Kan, gözyaşı, yakma ve yıkmaya artık yeter demenin zamanı gelmedi mi?
Ne zamana kadar insanlar çocuklarının ölülerine ağlayacak? Ölen, öldürülen her bir kişi bu memleketin evladıdır. Her birinin anası, babası ve ailesi vardır. “Ateş düştüğü yeri yakar” derler. Ölenin babası, annesi, cenazesinin gittiği köy veya kasabanın yüreği ve ciğeri yanıyor.
Silah, kan ve gözyaşı üzerinden siyaset yapıp oy avcılığı yapmak ne kadar etiktir? Bırakın bu halk özgür iradesini kullansın. Kimden yana tavır takınacağına, kimi tercih edeceğine kendisi karar versin. Özgürce, kimsenin etkisi kalmadan, kimden, hangi düşünce ve ideolojiden yana tavrını koyacağını kendisi belirlesin.
Bırakın bu halk, bir nebze nefes alsın. Bir miktar rahat yüzü görsün.
Bırakın bu halk korkusuzca, ölme ve öldürülme korkusu yaşamadan, bağını, bahçesini eksin ve biçsin. Köyünü imar etsin ve yaşanır hale getirsin. Bırakın bu halk işyerini, iradesine göre açsın ve kapatsın. Bir hiç uğruna kepenkler kapatılırken, işyerini açmıyor diye öldürülme, kundaklanma ve yakılma korkusu yaşamasın.
Bırakın bu halk, memleketinin dağında, bağında rahatlıkla dolaşabilsin. Dağ, bağ ve bahçelerinde kendisine Rableri tarafından sunulan nimetlerden faydalansın. Yaylalarında hayvanını otlatabilsin. Yaylalarının serin sularından içsin ve içirebilsin.
Bırakın bu memlekette barajlar yapılsın. Binlerce hektarlık araziler su yüzü görsün. Kupkuru tozlu ve dumanlı araziler yemyeşil olsun. Verim ikiye üçe katlansın. Halk mevsimlik işçi olmaktan kurtulsun.
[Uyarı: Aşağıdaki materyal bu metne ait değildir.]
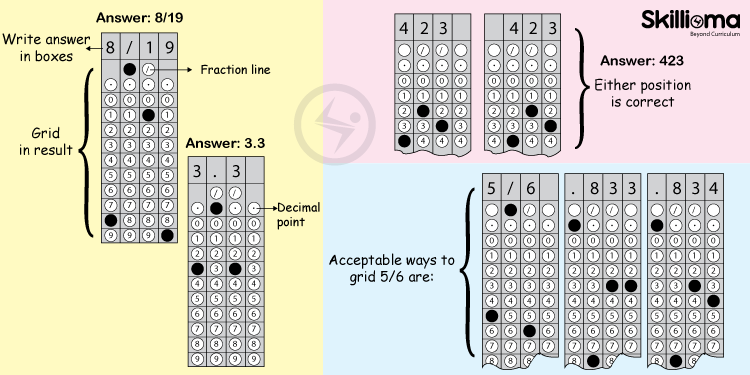 SAT grid-in examples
Kendi arazisinin ve tarlasının sahibi ve efendisi olsun.
Bırakın bu memlekette yollar, havaalanları yapılsın. Ulaşım kolaylaşsın. Memleketin en ücra köşesine varılabilsin. Halk bir saat gibi bir süre zarfında, en uzak akrabasını ziyaret edebilsin. Memleketi gezmek isteyen turistler gelebilsin. Memleketin ekonomisine katkı sağlasın. Memleketin tarihi eserleri, camileri, türbeleri tanınsın.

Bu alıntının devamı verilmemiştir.